TO DO -
Copy out all of the records below line for line without any changes, but leave the pictures out.

SOURCE DATA -
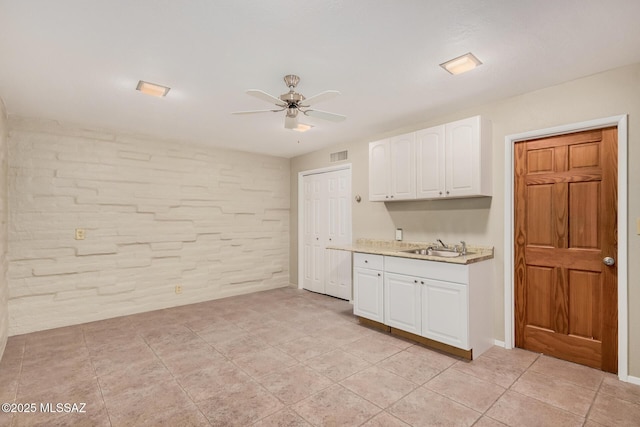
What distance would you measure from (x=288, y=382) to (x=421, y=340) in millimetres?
1463

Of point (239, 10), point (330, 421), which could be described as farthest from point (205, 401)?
point (239, 10)

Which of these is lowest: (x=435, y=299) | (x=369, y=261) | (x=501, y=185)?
(x=435, y=299)

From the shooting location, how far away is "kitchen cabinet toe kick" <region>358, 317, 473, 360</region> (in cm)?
289

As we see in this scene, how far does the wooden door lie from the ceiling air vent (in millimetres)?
2400

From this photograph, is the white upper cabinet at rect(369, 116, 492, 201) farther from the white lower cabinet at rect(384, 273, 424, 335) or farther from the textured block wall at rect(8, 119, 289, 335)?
the textured block wall at rect(8, 119, 289, 335)

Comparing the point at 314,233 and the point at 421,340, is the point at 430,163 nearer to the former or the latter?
the point at 421,340

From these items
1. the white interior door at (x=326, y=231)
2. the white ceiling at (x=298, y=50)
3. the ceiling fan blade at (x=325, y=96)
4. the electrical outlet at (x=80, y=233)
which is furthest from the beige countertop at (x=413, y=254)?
the electrical outlet at (x=80, y=233)

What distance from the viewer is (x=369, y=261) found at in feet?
12.1

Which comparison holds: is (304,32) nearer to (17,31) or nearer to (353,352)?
(17,31)

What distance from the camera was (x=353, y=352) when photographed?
→ 3039mm

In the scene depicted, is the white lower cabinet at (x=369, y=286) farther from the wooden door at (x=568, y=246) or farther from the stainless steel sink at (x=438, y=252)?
the wooden door at (x=568, y=246)

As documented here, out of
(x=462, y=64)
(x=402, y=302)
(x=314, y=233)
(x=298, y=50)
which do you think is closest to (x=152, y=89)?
(x=298, y=50)

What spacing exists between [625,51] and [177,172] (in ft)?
16.3

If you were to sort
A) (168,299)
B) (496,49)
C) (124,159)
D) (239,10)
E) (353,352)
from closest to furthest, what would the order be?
(239,10), (496,49), (353,352), (124,159), (168,299)
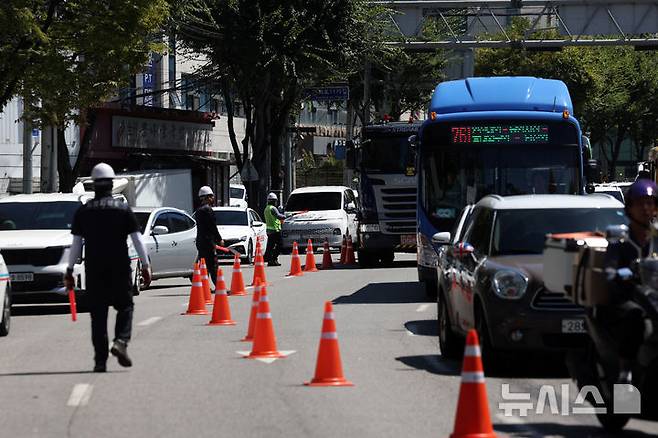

SOLUTION FOR THIS EXERCISE -
What distance would you measure from (x=288, y=382) to (x=421, y=340) in millimetres?
1463

Of point (239, 10), point (330, 421), which could be described as farthest from point (205, 401)?
point (239, 10)

Which of these is lowest: (x=435, y=299) | (x=369, y=261) | (x=501, y=185)?
(x=435, y=299)

From the shooting location, how far away is "kitchen cabinet toe kick" <region>358, 317, 473, 360</region> (in cm)?
289

As we see in this scene, how far does the wooden door lie from the ceiling air vent (in millimetres)?
2400

From this photograph, is the white upper cabinet at rect(369, 116, 492, 201) farther from the white lower cabinet at rect(384, 273, 424, 335) or farther from the textured block wall at rect(8, 119, 289, 335)?
the textured block wall at rect(8, 119, 289, 335)

Comparing the point at 314,233 and the point at 421,340, is the point at 430,163 nearer to the former or the latter?
the point at 421,340

From these items
1. the white interior door at (x=326, y=231)
2. the white ceiling at (x=298, y=50)
3. the ceiling fan blade at (x=325, y=96)
4. the electrical outlet at (x=80, y=233)
which is furthest from the beige countertop at (x=413, y=254)?
the electrical outlet at (x=80, y=233)

What distance from the viewer is (x=369, y=261) found at in feet?
12.1

Which comparison holds: is (304,32) nearer to (17,31) or nearer to (353,352)?
(17,31)

What distance from the camera was (x=353, y=352) when photographed?
→ 3039mm

In the scene depicted, is the white lower cabinet at (x=369, y=286) farther from the wooden door at (x=568, y=246) or farther from the stainless steel sink at (x=438, y=252)?
the wooden door at (x=568, y=246)

As documented here, out of
(x=462, y=64)
(x=402, y=302)
(x=314, y=233)
(x=298, y=50)
which do you think is closest to (x=152, y=89)?
(x=298, y=50)

What spacing exists between [625,51] and [177,172] (in ft)?
16.3

If you were to sort
A) (168,299)
B) (496,49)
C) (124,159)
D) (239,10)
E) (353,352)
from closest to furthest, what would the order be?
(239,10), (496,49), (353,352), (124,159), (168,299)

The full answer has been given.